+++ EXTRACT

The problem of understandable signing requests — My plan to tackle it

h4l · March 11, 2024, 1:30pm

For many years it’s been a challenge to present users with signature/transaction requests in a way that they can understand. Web3 users are commonly presented with incomprehensible hex strings or JSON data by their wallets, and asked for consent. Users can’t give informed consent to requests they cannot understand, which hurts usability, accessibility and security.

I’m keen to work towards rectifying this situation, and I’d like to share an overview of what I’m thinking and planning; it’d be great to hear any thoughts/feedback people have, and if anyone else is working on overlapping things.

I wasn’t around at the time, but it seems like there was quite a bit of activity around 2017/18 on this issue, but it seems to have tailed off in recent years (with some exceptions!). The general perception I get from people is that poor User Experience (UX) is a problem that will be solved naturally over time as Wallets generally improve.

My core belief here is that it’s a mistake to think that Wallets will be able to present easily understandable requests to users by improving their UX in isolation. This is because the fundamental problem is that EIP-712 signature and transaction requests are not self-describing — the data a Wallet receives from an App is not rich enough for a Wallet to decode it into a human-understandable form, regardless of how fantastic the Wallet’s UI/UX is.

Wallets rely on out-of-band information to generate understandable representations of requests. For example, Ledger maintains a repository of custom JSON metadata for this purpose.

What we’re missing missing is:

A way to describe the effect of a transaction or data signature in a way that a User can understand.
A way to look up descriptions for transaction or data-signing requests, in a way that cannot be manipulated by an attacker.

If Wallets had both of these, they could receive an unknown, untrusted request from a App, securely look up a trustworthy description method, and use it to present an accurate, understandable description to allow their user to provide informed consent on the use of their digital property.

My Plan

I think this problem is too large to go from 0 to 1 with an up-front design. I know there have been quite a few efforts to spec out designs in this area. I’m planning to take an iterative approach.

I’m planning to focus initially on EIP-712 typed-data signatures, and later tackle general transactions with knowledge/experience gained. (I think that data signatures should be smaller problem than transactions, and transaction simulation helps already in a way that it doesn’t with off-chain signatures (that can be used later). And the two should have a lot of overlap.)

I will start by building a data signing testbed/playground WebApp, which I can iterate on to implement and assess data signing request explanation methods in a practical setting.

++++++

**TASK LIST:**
1) Name everything that, according to the post on signing requests, is hurt when users cannot give informed consent to requests they cannot understand.
2) Carry on the post about understandable signing requests, starting after its last sentence.
These entries come from a separate source and are unrelated to the post.

+++ EXTRACTED MATERIAL

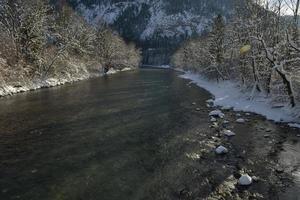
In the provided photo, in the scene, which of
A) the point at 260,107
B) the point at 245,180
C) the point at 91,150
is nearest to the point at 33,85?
the point at 91,150

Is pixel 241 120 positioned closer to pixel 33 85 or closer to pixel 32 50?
pixel 33 85

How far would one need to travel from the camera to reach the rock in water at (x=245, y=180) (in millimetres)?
11812

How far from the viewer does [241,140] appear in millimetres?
17812

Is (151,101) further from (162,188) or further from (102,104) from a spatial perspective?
(162,188)

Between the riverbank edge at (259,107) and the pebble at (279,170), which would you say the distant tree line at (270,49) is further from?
the pebble at (279,170)

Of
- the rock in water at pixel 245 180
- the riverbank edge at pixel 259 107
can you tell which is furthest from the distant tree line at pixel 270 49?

++++++

**ANSWERS GIVEN:**
1) Usability, accessibility and security.

2)
My vision for this testbed is a webapp in the same vein as tools like https://jsfiddle.net/, https://jwt.io/ and https://playground.sourcify.dev/. It will provide a UI to paste an ERC-712 data signature request, received from a Wallet or App. Initially, the tool will only display unambiguous facts that can be determined by introspecting from the message itself (amount: 34, spender: 0x....), without additional subjective interpretation (“Allow example.eth to withdraw 34 tokens …”).

I’ll then use the playground to iterate on designs and implementations of description methods, to come up with an approach that can produce accurate, understandable descriptions, without being too difficult to define. I’m trying to avoid making this post too long, so I won’t go into specifics, but I envisage this will be the combination of:

A data format that encodes a higher-level description of the data to be signed
A UI that can present the data format from 1. to a user in a sensible way
A method of generating 1. from the signature request (the EIP-712 data).
1. This could be a combination of a static, approved program, and dynamic, untrusted data provided by an App. E.g. if the to-be-signed data contains a hash, the App might provide the un-hashed data for the approved program to encode into 1., to demonstrate the origin of the hash.

This is part 1 of the two missing pieces I mentioned above. At this point you could imagine being able to paste in EIP-712 data from a set of known, pre-defined domains, and have them be described, along with identifying features like the domain, message and overall hash.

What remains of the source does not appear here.